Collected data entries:
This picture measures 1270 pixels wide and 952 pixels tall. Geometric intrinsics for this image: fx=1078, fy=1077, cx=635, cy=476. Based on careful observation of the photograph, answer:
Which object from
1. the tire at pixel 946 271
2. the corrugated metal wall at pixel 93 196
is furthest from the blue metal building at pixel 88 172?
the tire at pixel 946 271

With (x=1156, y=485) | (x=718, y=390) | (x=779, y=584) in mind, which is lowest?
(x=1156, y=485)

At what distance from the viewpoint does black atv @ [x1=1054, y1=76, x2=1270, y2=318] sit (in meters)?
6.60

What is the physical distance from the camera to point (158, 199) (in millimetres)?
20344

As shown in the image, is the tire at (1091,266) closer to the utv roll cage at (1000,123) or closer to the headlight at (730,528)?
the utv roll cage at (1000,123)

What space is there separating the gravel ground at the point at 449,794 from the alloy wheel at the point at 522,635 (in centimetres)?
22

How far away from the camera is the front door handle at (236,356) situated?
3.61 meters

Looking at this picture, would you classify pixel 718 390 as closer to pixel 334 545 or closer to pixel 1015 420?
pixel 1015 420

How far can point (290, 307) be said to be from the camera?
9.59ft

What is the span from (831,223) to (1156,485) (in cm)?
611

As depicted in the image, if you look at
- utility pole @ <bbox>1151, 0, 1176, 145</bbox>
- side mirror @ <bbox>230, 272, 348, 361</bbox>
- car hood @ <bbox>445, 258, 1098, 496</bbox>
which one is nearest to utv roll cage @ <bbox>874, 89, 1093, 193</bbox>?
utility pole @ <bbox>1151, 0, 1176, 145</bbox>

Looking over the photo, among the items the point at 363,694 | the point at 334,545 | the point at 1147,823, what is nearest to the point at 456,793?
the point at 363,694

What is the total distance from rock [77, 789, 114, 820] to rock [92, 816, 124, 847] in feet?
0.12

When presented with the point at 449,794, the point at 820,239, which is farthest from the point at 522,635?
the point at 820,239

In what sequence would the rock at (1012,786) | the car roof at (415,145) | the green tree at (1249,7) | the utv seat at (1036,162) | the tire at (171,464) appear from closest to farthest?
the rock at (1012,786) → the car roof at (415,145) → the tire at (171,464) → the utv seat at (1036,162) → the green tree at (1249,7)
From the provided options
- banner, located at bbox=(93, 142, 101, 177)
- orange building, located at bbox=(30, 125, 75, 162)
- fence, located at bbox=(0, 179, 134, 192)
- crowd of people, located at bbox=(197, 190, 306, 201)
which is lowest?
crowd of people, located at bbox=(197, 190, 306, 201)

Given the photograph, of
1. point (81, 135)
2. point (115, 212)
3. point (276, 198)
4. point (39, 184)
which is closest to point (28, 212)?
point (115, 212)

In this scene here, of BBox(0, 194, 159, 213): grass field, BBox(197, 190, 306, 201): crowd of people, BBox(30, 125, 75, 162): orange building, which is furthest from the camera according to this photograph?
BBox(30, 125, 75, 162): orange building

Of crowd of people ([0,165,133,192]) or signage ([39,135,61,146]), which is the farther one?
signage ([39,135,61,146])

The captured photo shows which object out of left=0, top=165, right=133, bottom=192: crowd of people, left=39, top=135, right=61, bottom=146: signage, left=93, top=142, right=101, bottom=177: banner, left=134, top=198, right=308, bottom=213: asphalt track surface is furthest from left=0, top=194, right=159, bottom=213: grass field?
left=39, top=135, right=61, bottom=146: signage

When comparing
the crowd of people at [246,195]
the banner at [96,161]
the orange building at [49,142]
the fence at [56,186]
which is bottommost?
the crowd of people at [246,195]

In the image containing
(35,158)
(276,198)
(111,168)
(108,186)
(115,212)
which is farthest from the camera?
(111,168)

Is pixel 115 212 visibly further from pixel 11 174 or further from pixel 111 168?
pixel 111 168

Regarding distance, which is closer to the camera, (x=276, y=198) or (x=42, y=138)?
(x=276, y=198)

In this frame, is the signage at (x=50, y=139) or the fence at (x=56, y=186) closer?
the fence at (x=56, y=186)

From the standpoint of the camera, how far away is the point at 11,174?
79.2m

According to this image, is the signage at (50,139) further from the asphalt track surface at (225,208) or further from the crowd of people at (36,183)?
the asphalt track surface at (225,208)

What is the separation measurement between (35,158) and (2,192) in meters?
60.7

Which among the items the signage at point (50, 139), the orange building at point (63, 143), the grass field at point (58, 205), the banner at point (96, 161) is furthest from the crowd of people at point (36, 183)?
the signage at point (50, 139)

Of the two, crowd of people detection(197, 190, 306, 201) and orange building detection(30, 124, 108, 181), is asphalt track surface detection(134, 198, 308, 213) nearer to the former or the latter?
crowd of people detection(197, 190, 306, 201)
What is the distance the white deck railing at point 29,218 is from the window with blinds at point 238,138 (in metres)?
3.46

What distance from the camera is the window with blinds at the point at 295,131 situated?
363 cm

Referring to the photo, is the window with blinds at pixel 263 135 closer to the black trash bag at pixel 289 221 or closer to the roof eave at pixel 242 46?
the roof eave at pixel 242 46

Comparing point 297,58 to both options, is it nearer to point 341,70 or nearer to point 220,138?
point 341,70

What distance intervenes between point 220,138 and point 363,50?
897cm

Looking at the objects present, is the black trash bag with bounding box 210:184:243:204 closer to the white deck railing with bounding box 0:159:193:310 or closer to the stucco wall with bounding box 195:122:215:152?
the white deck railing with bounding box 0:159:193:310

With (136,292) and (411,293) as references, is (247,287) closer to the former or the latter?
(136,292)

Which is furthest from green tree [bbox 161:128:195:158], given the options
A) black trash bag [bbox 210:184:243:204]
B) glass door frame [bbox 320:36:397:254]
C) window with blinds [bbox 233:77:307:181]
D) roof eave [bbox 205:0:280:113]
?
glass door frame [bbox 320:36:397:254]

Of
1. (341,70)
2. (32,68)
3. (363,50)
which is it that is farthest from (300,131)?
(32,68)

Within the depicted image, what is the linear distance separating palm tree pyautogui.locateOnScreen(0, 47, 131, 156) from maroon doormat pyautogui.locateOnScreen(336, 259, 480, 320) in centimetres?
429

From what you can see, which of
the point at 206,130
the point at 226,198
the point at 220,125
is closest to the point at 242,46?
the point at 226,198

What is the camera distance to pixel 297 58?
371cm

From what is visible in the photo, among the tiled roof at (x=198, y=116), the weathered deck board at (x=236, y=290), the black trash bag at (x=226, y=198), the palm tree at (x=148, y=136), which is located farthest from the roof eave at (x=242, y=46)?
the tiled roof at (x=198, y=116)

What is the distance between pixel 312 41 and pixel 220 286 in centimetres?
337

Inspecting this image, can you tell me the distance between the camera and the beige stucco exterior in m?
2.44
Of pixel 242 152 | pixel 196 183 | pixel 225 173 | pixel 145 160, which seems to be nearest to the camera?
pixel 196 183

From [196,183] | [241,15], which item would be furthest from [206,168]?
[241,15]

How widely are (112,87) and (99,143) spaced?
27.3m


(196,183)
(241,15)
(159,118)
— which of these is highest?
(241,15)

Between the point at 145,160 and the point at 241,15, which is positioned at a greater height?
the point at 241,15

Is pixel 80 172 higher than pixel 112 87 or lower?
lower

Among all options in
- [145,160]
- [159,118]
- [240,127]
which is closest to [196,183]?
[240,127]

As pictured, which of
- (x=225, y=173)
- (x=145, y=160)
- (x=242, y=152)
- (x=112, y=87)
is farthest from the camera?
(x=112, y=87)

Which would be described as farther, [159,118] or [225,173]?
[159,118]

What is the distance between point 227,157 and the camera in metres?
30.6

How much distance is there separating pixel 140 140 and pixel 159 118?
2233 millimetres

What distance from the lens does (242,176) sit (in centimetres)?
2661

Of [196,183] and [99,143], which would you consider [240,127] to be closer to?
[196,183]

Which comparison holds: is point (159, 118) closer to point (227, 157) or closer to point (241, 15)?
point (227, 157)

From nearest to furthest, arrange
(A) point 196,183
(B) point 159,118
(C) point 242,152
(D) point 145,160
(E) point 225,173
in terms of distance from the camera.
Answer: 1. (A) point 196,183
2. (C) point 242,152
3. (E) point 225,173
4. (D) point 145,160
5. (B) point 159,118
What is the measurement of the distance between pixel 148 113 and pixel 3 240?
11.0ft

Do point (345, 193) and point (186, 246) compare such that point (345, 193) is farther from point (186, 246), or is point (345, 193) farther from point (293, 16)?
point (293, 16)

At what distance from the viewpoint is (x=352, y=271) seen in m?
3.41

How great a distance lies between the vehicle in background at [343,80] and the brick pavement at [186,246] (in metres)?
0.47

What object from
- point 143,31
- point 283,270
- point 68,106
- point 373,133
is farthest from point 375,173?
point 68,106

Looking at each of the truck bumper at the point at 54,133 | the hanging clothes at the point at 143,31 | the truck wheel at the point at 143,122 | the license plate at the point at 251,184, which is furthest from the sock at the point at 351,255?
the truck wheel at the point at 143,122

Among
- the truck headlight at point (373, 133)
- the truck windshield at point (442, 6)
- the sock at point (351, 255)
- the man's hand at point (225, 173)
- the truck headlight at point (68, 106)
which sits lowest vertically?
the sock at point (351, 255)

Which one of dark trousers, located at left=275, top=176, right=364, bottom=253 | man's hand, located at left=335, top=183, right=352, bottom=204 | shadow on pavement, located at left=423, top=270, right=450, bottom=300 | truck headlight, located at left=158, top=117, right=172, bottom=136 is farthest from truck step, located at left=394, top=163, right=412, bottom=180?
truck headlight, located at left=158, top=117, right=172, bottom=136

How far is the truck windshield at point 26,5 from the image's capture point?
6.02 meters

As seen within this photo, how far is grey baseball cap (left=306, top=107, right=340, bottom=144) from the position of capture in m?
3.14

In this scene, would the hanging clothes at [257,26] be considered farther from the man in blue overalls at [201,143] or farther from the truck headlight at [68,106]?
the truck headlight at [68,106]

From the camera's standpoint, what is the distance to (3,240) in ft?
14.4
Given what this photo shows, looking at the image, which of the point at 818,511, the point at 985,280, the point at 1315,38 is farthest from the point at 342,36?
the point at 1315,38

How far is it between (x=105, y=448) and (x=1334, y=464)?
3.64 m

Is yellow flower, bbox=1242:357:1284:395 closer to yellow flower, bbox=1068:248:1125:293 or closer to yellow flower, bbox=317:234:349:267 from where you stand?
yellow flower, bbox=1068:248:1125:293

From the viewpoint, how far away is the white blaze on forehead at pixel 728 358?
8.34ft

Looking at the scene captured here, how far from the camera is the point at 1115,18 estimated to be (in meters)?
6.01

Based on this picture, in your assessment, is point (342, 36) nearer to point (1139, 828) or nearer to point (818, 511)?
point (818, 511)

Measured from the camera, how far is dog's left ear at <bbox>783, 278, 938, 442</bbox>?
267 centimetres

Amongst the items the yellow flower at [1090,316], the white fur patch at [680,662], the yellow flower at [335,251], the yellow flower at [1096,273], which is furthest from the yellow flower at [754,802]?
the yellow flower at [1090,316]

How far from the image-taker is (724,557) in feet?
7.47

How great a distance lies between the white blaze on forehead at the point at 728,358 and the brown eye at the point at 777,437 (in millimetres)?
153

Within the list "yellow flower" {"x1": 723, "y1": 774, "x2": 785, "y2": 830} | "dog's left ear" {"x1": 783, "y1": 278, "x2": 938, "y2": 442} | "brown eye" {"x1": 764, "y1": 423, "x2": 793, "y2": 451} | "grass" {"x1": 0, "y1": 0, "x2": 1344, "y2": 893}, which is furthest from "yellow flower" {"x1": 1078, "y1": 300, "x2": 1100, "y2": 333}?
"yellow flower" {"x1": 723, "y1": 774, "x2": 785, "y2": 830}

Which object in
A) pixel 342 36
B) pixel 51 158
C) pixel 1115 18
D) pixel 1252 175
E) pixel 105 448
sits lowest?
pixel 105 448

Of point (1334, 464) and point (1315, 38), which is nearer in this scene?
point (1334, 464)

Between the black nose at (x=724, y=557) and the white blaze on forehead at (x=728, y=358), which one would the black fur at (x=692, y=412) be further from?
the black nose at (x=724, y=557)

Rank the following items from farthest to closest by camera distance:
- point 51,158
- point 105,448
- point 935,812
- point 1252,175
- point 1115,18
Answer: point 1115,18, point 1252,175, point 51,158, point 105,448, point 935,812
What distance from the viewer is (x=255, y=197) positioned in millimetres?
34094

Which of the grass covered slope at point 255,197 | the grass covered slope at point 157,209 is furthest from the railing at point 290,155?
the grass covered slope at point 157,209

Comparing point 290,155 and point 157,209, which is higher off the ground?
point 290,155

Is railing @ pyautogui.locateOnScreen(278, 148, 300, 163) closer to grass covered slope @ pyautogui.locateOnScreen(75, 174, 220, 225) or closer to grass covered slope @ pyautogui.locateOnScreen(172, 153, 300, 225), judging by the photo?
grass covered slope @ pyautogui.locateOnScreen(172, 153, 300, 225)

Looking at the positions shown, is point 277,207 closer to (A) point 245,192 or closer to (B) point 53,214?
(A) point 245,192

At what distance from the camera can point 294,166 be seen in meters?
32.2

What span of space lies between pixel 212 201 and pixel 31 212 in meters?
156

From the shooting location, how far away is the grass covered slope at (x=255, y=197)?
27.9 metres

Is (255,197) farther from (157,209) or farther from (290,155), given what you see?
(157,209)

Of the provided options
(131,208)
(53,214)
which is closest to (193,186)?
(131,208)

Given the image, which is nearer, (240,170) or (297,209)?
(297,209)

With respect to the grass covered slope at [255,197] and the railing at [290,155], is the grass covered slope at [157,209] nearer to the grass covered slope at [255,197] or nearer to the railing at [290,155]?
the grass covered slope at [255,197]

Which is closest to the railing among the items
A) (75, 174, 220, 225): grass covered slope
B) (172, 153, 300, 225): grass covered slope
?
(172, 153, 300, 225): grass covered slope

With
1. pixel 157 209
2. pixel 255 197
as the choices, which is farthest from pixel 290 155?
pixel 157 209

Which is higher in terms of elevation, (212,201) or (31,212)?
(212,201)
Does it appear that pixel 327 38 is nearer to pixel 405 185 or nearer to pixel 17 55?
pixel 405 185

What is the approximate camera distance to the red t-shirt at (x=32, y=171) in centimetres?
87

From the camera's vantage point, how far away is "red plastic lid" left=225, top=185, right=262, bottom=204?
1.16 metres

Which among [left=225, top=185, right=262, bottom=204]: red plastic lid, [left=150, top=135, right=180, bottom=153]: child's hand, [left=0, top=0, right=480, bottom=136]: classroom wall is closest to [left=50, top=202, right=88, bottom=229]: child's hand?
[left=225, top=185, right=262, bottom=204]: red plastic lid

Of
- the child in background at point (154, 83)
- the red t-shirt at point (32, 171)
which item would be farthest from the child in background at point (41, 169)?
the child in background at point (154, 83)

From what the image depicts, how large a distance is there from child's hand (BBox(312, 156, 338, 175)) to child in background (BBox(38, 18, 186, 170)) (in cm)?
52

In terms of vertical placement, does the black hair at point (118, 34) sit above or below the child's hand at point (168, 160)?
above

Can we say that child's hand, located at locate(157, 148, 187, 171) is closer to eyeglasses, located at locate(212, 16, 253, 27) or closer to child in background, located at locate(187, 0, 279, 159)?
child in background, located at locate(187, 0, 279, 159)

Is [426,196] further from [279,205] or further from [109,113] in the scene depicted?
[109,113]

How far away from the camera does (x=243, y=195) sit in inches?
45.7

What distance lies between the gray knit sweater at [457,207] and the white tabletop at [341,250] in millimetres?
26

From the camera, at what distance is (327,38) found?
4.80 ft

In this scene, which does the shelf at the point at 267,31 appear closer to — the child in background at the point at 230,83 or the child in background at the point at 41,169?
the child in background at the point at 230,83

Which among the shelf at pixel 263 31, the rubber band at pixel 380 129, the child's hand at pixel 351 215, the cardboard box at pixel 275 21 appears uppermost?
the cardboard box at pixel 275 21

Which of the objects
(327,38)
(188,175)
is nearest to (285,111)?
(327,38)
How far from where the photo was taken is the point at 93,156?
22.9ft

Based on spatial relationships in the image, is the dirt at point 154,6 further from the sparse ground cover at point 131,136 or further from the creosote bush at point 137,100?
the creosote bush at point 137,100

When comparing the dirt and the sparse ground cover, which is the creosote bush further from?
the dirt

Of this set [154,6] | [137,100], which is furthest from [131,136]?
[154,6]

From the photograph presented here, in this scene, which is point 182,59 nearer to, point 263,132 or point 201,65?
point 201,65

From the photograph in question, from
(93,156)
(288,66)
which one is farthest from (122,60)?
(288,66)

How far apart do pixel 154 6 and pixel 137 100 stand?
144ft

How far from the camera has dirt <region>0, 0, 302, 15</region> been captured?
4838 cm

GIVEN TASK
Extract, exactly as they appear, the lines from the one containing "From the camera, at" through the final line.

ANSWER TO THIS EXERCISE
From the camera, at what distance is (327,38) found?
4.80 ft

In this scene, which does the shelf at the point at 267,31 appear closer to — the child in background at the point at 230,83 or the child in background at the point at 41,169?
the child in background at the point at 230,83

Which among the shelf at pixel 263 31, the rubber band at pixel 380 129, the child's hand at pixel 351 215, the cardboard box at pixel 275 21 appears uppermost?
the cardboard box at pixel 275 21

Which of the objects
(327,38)
(188,175)
is nearest to (285,111)?
(327,38)
How far from where the photo was taken is the point at 93,156?
22.9ft

Based on spatial relationships in the image, is the dirt at point 154,6 further from the sparse ground cover at point 131,136 or further from the creosote bush at point 137,100?
the creosote bush at point 137,100

When comparing the dirt and the sparse ground cover, which is the creosote bush further from?
the dirt

Of this set [154,6] | [137,100], which is furthest from [131,136]?
[154,6]

From the photograph presented here, in this scene, which is point 182,59 nearer to, point 263,132 or point 201,65?
point 201,65

From the photograph in question, from
(93,156)
(288,66)
which one is farthest from (122,60)?
(288,66)

How far apart do pixel 154 6 and pixel 137 100 stand?
144ft

How far from the camera has dirt <region>0, 0, 302, 15</region> been captured?
4838 cm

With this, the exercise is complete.